Altrove/Elsewhere – Esther, Mordechai, and Simone Luzzatto
This past week, Jews around the world celebrated the festive holiday of Purim, which celebrates our escape from imminent destruction thanks to the intelligence and bravery of a young Jewish woman, Esther, and her uncle Mordechai. Among the many interpretations of this curious story, I’d like to consider one suggested by Rabbi David Wilensky of Allentown, Pennsylvania. Rabbi Wilensky points out the striking similarities between the story of Esther and the story of Joseph, which both involve a young Jew who finds him/herself close to the seat of power of a strange land, and uses that power for good: “Perhaps one can suggest that both stories are looking to teach us that when Jews are living in the diaspora, although the initial instinct for the Jew is to recoil form the surrounding society and be unnoticed, in the end, the Jew must learn the lesson that intimate involvement in the on goings of the surrounding politics and culture will be necessary.”

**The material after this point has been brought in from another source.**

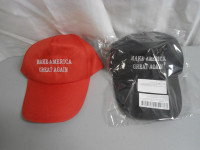 "Make America Great Again" Hats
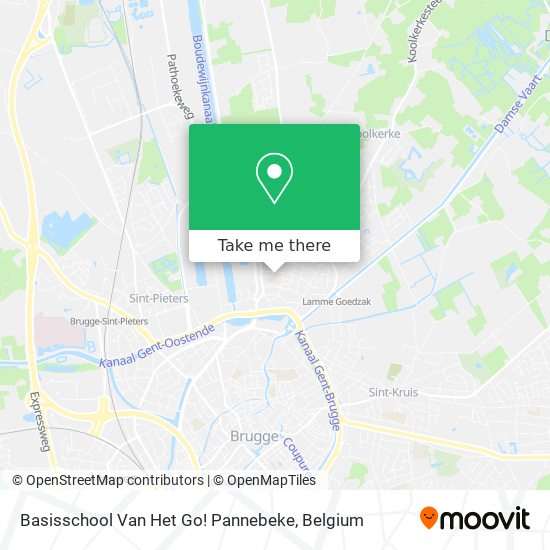 Basisschool Van Het Go! Pannebeke plan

This idea led me to think of another Jew in quite different circumstances who, also sought to make a case for the necessary integration (which is not the same as assimilation) of Jews into the larger world. Rabbi Simone Luzzatto (c.1580-1663) lived at Venice where he served as rabbi of the Ashkenazi-rite Scola Tedesco synagogue in the Ghetto. In an age of forced ghettoization and wars of religion, Luzzatto assumed what may seem a surprisingly open and modern outlook when compared with other contemporary Jewish thinkers, especially those operating outside of Italy.
Among his chief works is a treatise written in Italian (this at a time in which almost all Jewish writing was still done in Hebrew) aimed at defending the status and dignity of the Jews of Venice by both explaining Jewish religion and practice and by emphasizing the various benefits that Jews bring to everyone in the community in which they live. He published his Discorso circa lo stato degli Hebrei et in particular dimoranti nell’inclita città di Venezia (“Discourse on the Condition of the Jews and in Particular Those Living in the Illustrious City of Venice”) in 1638, when the Jews of Venice were being threatened with expulsion from the Serenissima. The treatise then enjoyed a second life as the main source of inspiration for the Irish philosopher John Toland’s plea for extending full rights to the Jews of Great Britain in his important, Reasons for Naturalising the Jews in Great Britain and Ireland, on the same foot with all other Nations. Containing also a Defense of the Jews against all vulgar Prejudices in all Countries (1714).
I would like to quote a few lines from the “Introduction” to Luzzatto’s Discorso as an example of his thought. He begins by setting out arguments for the indispensability and logic of Jewish integration with the rest of humanity. In order to do so, this seventeenth-century rabbi first cites the ancient Greek philosophers Leucippus and Democritus, and their theories on atomism, and then pivots to the recent scientific discoveries of Galileo:
While we find that the Stoics, among the famous ancient philosophers, ventured to affirm that the Sun, Moon and the other stars graze and nurture themselves upon the vapor of our low terrestrial globe, so too Democritus and Leucippus dared to say that the world, as great and adorned as it is, has, as the elements that make it up, indivisible and imperceptible particles. […] Therefore, the Jewish people should be permitted to compare itself to Democritus’ atoms by presuming to be a particle of a vast population, a tenuous and terrestrial exhalation, which contributes to giving tribute and nourishment to the sublimity of the public treasury.
Kingdoms are like the celestial Milky Way, which appears to our eyes as a great concourse of miniscule stars, each one of which is invisible to us on its own, but when united form a great expanse of light and splendor. So to do great empires consist of minute and diverse populations. [Translation mine – from: Simone Luzzatto, Scritti politici e filosofici di un ebreo scettico nella Venezia del Seicento, ed. Giuseppe Veltri (Milan: Bompiani, 2013)]
Here we can see that rav Luzzatto not only argues in favor of Jewish integration into the societies of the diaspora, but he also uses ancient and modern scientific and philosophical wisdom to make his argument, proving himself to be as well schooled in secular subjects as in Torah. Had Esther and Joseph read the Greek philosophers or inspected the heavens with Galileo’s telescope, they might have made similar use of these texts.
*Daniel Leisawitz, professor at Muhlenberg College (Allentown, Pennsylvania, USA). The artwork is by Abraham Cresques a 14th-century Jewish Spanish cartographer.